8) Page 152, lines 4-7. Here, and at other places, I sometimes use the term “protective sweep” to describe a search permitted by the existence of exigent circumstances even in the absence of an arrest. See Walker, 474 F.3d at 1254 (stating that although a “protective sweep” permitted pursuant to Maryland v. Buie, 494 U.S. 325, 327 (1990), may only take place incident to arrest, a sweep may nevertheless be permitted in the absence of an arrest under the exigent-circumstances doctrine set out in Najar). This general use of the term “protective sweep” excludes protective sweeps in the first situation identified in Buie where incident to arrest and without any articulable suspicion “authorities can look in ‘closets and other spaces immediately adjoining the place of arrest from which an attack could be immediately launched.” United States v. Bagley, No. 16-3305, 2017 WL 6419027 at *2 (10th Cir. December 18, 2017) (slip op.) (quoting Buie, 494 U.S. at 334). It includes, however, “sweeps” justified, even in the absence of an arrest, by exigent circumstances. Such exigent circumstance searches are similar to protective sweeps justified pursuant to arrest in Buie's second-identified situation where “authorities can look elsewhere in the house upon specific, articulable facts supporting a reasonable belief that someone dangerous remains in the house.” Bagley, 2017 WL 6419027 at *2.
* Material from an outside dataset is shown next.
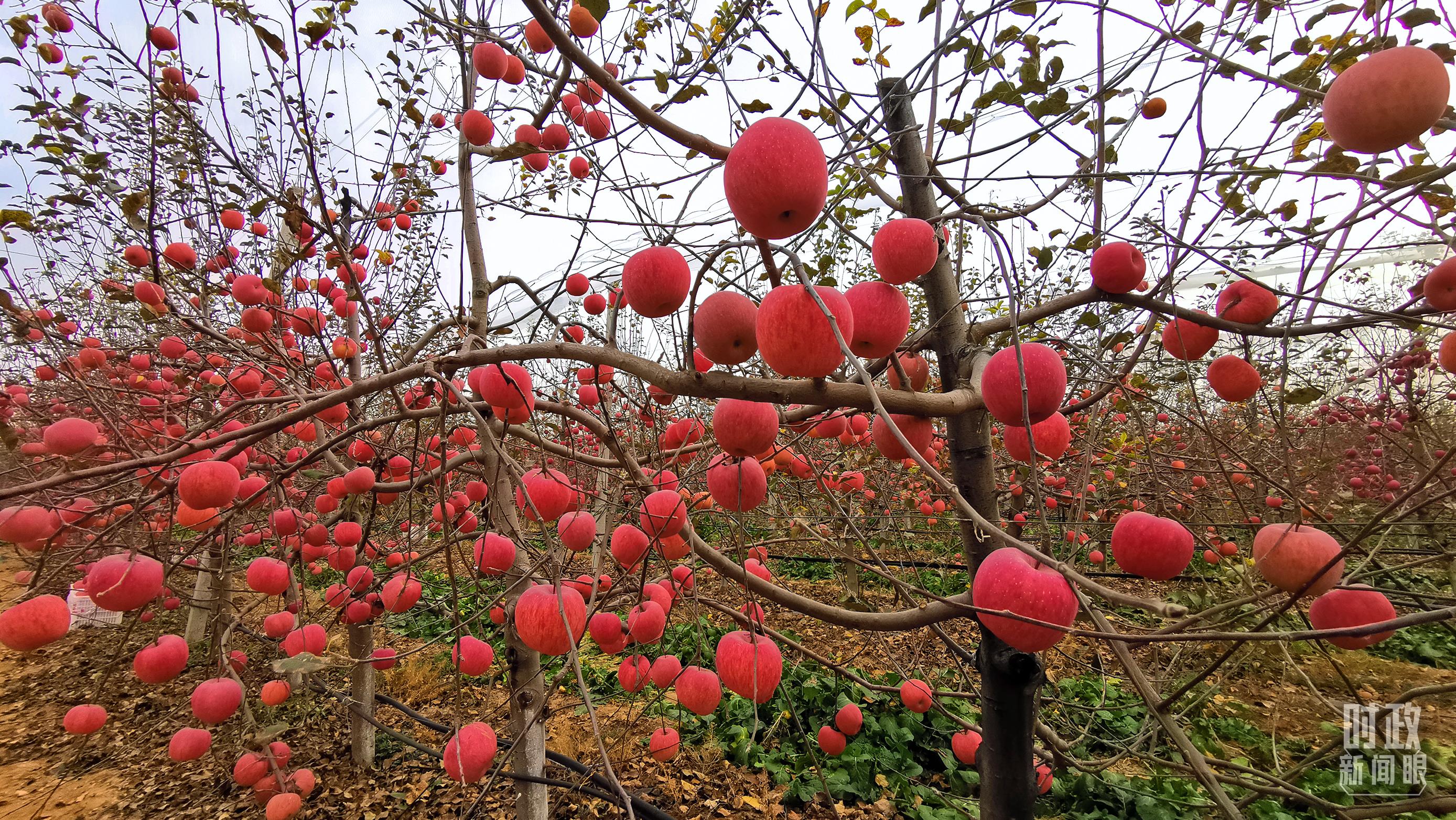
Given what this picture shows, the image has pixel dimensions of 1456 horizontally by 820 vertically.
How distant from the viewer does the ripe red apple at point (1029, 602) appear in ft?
2.84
9) Page 156, line 13. The number “133” is replaced with the number “71”.
10) Page 158, lines 12-24 and page 159, line 20 through page 160, line 4. I retract my initial conclusion that, assuming the search of the bathroom was legal, the extended seizure of the gun and NCIC check to determine whether the gun was stolen was, nonetheless, illegal. As I set forth on page 25 of my analysis, police would be justified in seizing the gun if they saw the gun in plain view somewhere they were legally authorized to be during the time they were investigating a domestic violence 911 call. This is because, as I noted on page 156 of the transcript, if an officer is lawfully positioned in a place from which an object can be plainly viewed, the officer is permitted to notice whatever is put on display and the observation of the article is generally not considered a search. Gordon, 741 F.3d at 71. “If an article is already in plain view, neither its observation nor its seizure would involve any invasion of privacy.” Id. Accordingly, if law enforcement lawfully seized the gun, law enforcement could lawfully observe the serial number in plain view on the gun and run an NCIC check to determine if the gun was stolen. The record is not sufficiently developed to determine whether police held the gun longer than allowed by law before they checked to see if the gun was stolen. In other words, the record does not indicate whether police ran an NCIC check before or after they were able to speak with Defendant and determine that no domestic violence had taken place and that Defendant did not pose a threat. If the Court accepts my findings that Deputy Cornell unconstitutionally entered the bathroom where he then saw the gun in plain view and seized the gun, however, the Court does not have to resolve this issue. If Deputy Cornell could not legally enter the bathroom and seize the gun, he could not legally run an NCIC check on the gun.